Passage to read.
:::

It is very unusual to find the radial nerve to be entrapped in the callus. One such case was reported by Symeonides et al.[3] Duthie [1] has described a case of radial nerve palsy of long standing after a fracture of the shaft of the humerus in which the nerve was found to be enclosed in an osseous tunnel that was evident in the radiographs. Roaf [2] referred to a case of median nerve paralysis of late onset after dislocation of the elbow with fracture of the medial epicondyle, which during healing created a tunnel ensheathing the nerve. In both cases the nerve palsy indicated the correct diagnosis, which was supported by the radiographic findings. In our case no such palsy existed and this led us to take it as a usual case.

:::

[Gathered data]
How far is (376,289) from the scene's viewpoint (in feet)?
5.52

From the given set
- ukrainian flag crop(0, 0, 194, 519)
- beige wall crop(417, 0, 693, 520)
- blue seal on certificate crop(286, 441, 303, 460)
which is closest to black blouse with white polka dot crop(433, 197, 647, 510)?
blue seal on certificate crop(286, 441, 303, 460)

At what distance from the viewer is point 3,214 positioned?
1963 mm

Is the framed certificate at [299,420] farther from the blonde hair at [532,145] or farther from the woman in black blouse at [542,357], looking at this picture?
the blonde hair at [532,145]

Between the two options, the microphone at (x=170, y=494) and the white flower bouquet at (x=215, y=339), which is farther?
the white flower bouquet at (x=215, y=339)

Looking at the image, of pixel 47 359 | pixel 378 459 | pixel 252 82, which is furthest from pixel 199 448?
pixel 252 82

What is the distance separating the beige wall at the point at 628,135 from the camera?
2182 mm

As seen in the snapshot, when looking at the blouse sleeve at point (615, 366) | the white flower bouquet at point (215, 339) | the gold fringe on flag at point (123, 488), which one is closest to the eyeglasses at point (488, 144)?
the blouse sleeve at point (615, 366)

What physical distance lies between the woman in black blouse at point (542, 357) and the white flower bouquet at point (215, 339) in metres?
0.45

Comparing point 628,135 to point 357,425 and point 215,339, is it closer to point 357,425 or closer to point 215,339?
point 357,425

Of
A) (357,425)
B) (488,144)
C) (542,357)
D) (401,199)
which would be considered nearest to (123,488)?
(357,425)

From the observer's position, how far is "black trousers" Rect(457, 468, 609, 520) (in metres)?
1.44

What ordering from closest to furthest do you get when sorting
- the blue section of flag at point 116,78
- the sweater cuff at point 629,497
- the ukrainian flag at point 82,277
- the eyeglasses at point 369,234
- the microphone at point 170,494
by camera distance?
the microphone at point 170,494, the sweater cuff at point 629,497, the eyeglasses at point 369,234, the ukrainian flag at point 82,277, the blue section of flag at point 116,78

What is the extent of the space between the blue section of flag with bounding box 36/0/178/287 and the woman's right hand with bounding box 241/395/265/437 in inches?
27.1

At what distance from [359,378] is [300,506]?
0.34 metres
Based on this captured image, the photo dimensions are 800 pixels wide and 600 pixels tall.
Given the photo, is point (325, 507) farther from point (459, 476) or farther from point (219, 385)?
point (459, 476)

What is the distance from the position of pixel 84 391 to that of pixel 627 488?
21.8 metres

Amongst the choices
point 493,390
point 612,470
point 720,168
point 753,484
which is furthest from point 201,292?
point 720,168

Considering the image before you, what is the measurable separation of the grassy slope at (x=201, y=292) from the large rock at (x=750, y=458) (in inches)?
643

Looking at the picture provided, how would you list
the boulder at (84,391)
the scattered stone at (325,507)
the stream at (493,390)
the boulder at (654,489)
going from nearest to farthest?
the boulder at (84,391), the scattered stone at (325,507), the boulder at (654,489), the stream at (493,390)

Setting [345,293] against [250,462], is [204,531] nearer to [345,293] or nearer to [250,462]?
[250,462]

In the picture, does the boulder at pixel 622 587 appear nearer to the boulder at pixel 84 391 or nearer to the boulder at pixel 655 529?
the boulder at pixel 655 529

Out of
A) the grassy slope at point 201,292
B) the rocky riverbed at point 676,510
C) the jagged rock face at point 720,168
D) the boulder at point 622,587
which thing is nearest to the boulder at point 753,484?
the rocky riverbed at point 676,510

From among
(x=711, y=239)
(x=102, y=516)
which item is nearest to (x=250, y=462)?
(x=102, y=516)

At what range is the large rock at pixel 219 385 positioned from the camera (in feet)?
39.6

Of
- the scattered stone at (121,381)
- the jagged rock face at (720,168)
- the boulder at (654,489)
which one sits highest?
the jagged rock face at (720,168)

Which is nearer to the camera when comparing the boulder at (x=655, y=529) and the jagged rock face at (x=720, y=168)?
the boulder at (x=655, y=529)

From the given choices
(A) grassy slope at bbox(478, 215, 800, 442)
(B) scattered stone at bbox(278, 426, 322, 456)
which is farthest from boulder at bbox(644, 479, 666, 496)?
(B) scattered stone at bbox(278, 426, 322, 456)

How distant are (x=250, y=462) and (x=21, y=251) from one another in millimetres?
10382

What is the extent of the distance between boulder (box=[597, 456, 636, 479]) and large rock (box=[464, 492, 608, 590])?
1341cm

:::

Task list.
a) Translate this sentence from the passage on nerve entrapment into Spanish: "In both cases the nerve palsy indicated the correct diagnosis, which was supported by the radiographic findings."
b) Resume the passage on nerve entrapment right after its last sentence and write a few more sentences.
You won't need the entries for any of this.

Answers given.
a) En ambos casos, la parálisis nerviosa indicó el diagnóstico correcto, que fue respaldado por los hallazgos radiográficos.

b)
This case is interesting because it had no preoperative nerve palsy, the unusual position of the osseous tunnel and the high risk of division or severe damage to the nerve. We feel that before embarking on a reconstructive operation for post-traumatic cubitus varus, it is essential to examine the radiographs carefully for the presence of foramina suggestive of nerve entrapment, and if suspected, always explore the radial nerve at an early stage in the procedure.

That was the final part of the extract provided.